By that time, an unsuccessful struggle with the energy crisis had been going on in Kamchatka for several years. Mashkovtsev administration managed to ensure that there were no interruptions in the supply of heating and electricity to Kamchatka since 2001.

On 27 October 2003, a criminal case was initiated against Mashkovtsev and his deputy Vladislav Skvortsov under Articles 285 and 286 of the Criminal Code of the Russian Federation (excess and abuse of office). The case was opened on the facts of misuse of 120 million rubles. As Mashkovtsev explained to journalists, the money was spent in the spring of 2002, when, under the Northern delivery program, fuel was purchased for Petropavlovsk-Kamchatsky and Yelizovo cities, which were not formally included in this program. In July 2005, the Kamchatka prosecutor's office terminated the criminal prosecution of the governor, reclassifying Mashkovtsev's actions from Articles 285 and 286 of the Criminal Code to Article 293 (negligence) and closing the case due to the expiration of the statute of limitations.

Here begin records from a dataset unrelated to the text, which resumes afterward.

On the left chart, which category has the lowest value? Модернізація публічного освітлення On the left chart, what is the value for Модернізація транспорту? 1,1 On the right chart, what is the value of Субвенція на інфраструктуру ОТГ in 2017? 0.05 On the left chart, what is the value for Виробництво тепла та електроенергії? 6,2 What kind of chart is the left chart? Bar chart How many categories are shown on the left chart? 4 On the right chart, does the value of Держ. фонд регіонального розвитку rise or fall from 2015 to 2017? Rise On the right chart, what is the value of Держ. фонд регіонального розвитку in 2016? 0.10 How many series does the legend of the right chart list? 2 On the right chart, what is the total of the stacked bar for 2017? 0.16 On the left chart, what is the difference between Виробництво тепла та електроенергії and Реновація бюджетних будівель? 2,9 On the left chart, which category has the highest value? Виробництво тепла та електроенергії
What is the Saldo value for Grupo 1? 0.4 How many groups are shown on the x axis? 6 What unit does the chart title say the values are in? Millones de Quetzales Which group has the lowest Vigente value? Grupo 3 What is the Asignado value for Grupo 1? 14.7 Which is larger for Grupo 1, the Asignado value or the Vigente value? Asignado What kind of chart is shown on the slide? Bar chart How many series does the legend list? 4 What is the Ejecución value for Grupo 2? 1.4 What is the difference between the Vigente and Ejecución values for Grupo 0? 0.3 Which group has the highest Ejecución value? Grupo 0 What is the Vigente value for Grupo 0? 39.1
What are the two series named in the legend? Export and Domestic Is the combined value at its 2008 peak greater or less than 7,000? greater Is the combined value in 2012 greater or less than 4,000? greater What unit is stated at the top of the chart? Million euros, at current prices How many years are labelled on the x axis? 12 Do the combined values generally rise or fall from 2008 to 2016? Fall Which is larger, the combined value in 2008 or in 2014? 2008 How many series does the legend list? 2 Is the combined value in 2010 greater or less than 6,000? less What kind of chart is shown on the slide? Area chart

On 19 December 2004, he was elected for a new term. Mashkovtsev became the main initiator and executor of the project of unification of Kamchatka Oblast and Koryak Autonomous Okrug. On 23 October 2005, a referendum was held on the unification of the regions. Most of the participants in the referendum spoke in favor of unification, and from the beginning of 2006, the implementation of transitional measures began in the regions. After the referendum Mashkovtsev stated that he would not apply for the post of governor of the united Kamchatka Krai.

On 23 May 2007, Mashkovtsev resigned and was succeeded by Aleksey Kuzmitsky.

== Later activity ==
By 2008, Mashkovtsev moved to St. Petersburg. In November, the former governor, who had previously openly stated that the leader of the Communist Party Gennady Zyuganov was carrying out orders from the presidential administration, was admitted to the organization “Communists of Petersburg and the Leningrad Oblast”, which opposed itself to the Communist Party. In 2009, he joined the Communists of Russia, another breakaway party.

In 2019, Mashkovtsev was nominated for Governor of Saint Petersburg from the Communists of Russia, but was not allowed to run by the electoral authorities together with 18 other candidates. As the reasons, the election committee cited their failure to provide a number of documents necessary for registration, including 155 signatures of municipal deputies.

== Personal life and death ==
The wife of Mikhail Mashkovtsev, Tatiana Borisovna Mashkovtseva was a director of the school No. 34 of Petropavlovsk-Kamchatsky and English teacher. She died in 2007. Their daughters Elena and Victoria are also teachers. Mashkovtsev's hobby was preferans, a Russian card game.

Mashkovtsev died on 29 October 2022, at the age of 75.